Female-led films no longer described as ‘hip stuff’

Cate Blanchett says women playing lead roles in movies have “stopped talking like it’s fashionable” but that the issue still needs to be kept “unfortunately politicised”.

The actress said “great progress” has been made in the industry, but there are other gender equality issues that “need to be addressed.”

She is one of the most celebrated Australian actresses ever, having won two Academy Awards, three BAFTAs, three Golden Globes and dozens of other accolades around the world.

Blanchett is one of the most celebrated Australian actors ever, having won two Academy Awards, three Baftas and three Golden Globes, among many others (BBC/Amanda Benson/PA)

Among her many roles, Blanchett has twice played Elizabeth I, a version of Bob Dylan, the leader of the elves Galadriel in Peter Jackson’s The Lord of the Rings series, and most recently, an internationally acclaimed composer and conductor in Tar, written and directed by Todd Field.

She won an Academy Award for Best Supporting Actress in 2005 for her portrayal of Katharine Hepburn in The Aviator and Best Actress in 2014 for her part in Blue Jasmine.
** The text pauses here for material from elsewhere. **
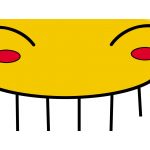 氏名を入力してください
During his acceptance speech for the latter he said that films with female leads should not be considered “niche”.

Appearing on BBC Radio 4’s Desert Island Discs, Blanchett was asked by host Lauren Laverne if the industry had changed since then.
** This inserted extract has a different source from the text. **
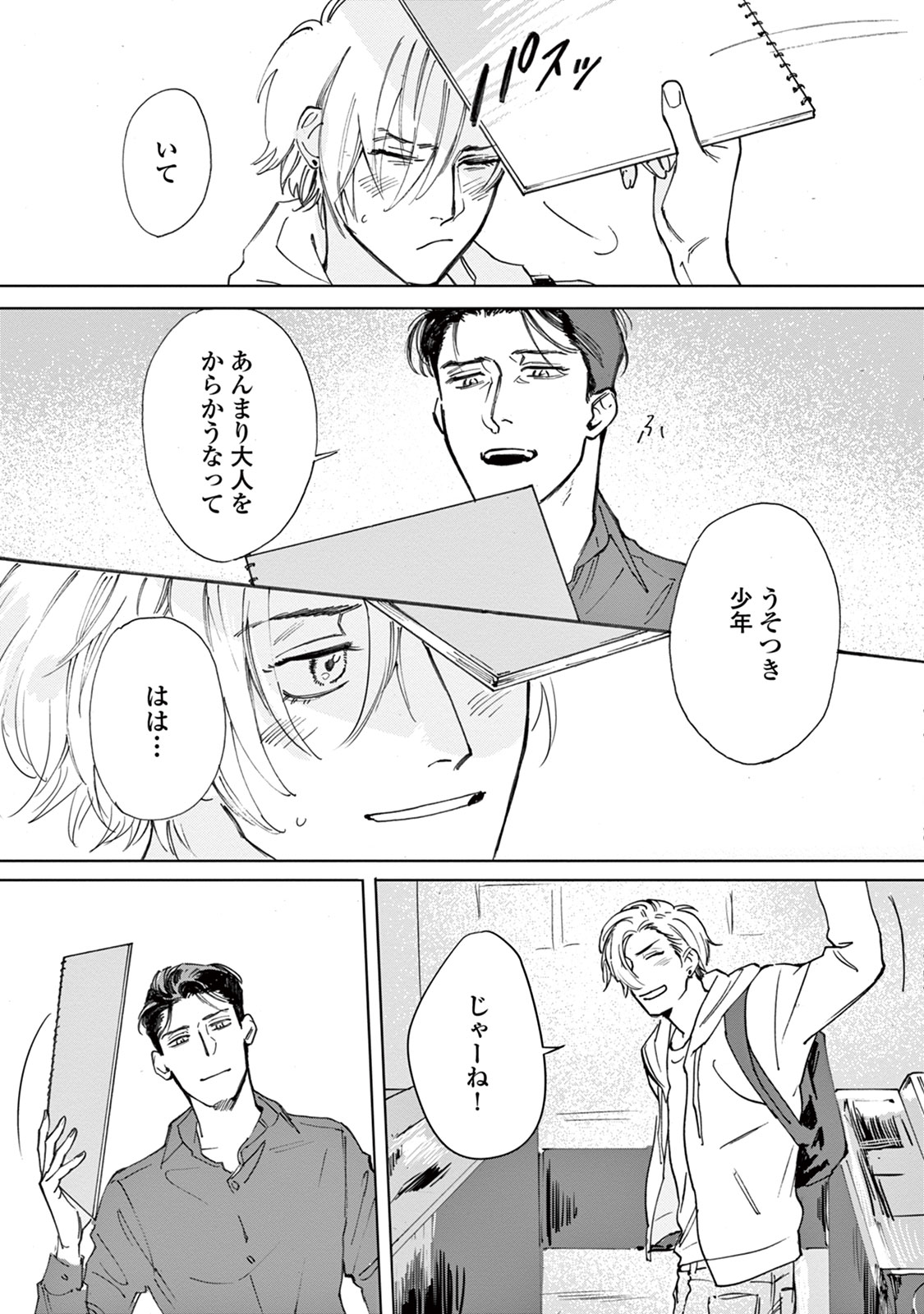 池内箏をしてくれ-してはいけないことをしてください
“At the time I said it, stories about films with women at their core were still being referred to as ‘women’s films,’ as if a female experience couldn’t be a human experience,” she said.
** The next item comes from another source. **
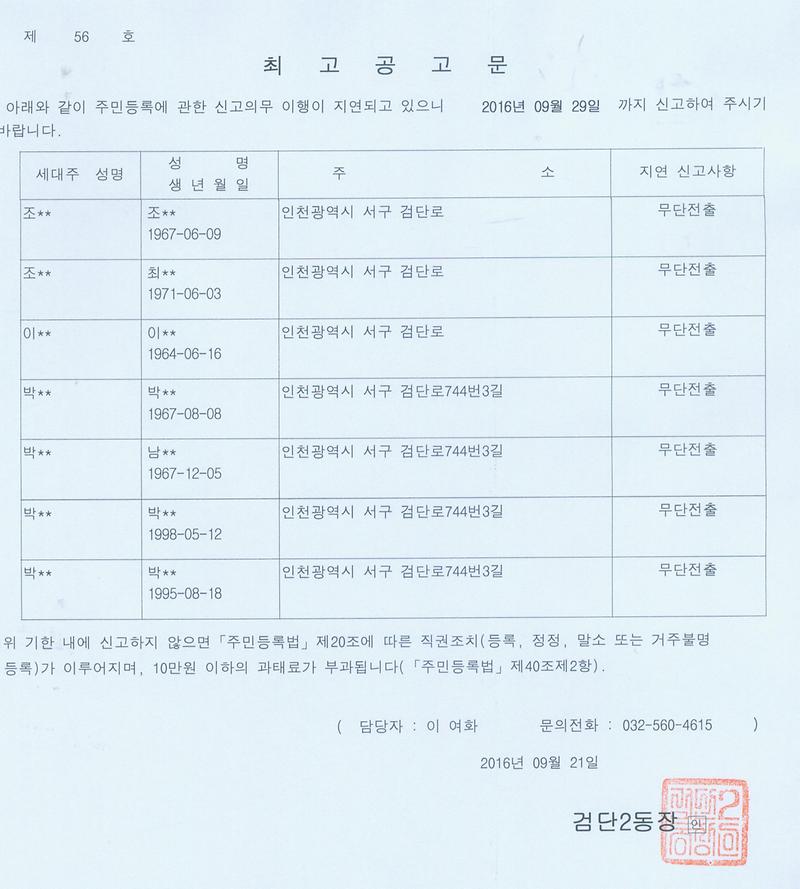 최고공고문(20160921).jpg 이미지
“And often there was an extraordinary life that was made into a film with a woman at the center, but the story around them didn’t hold the weight of the life.

“And I think that has really changed.

“Obviously, there are a lot more female writers, female producers – I still think the male/female ratio of crew members on set needs to be addressed.”

Guillermo del Toro's Pinocchio world premiere – BFI London Film Festival 2022

During the BBC interview Blanchett talked about her family and career, as well as sharing memories of her childhood in Melbourne (PA)

He continued: “I think it’s stopped being talked about as a trendy thing, which is a big step forward.

“But it is felt particularly in the American film industry, that it is necessary to keep this unfortunately politicized.”

During the interview Blanchett discussed her family and career as well as sharing memories of her childhood in Melbourne and her father’s sudden death.

The full interview with Cate Blanchett on Desert Island Discs will air on BBC Radio 4 and BBC Sounds at 11am on Sunday.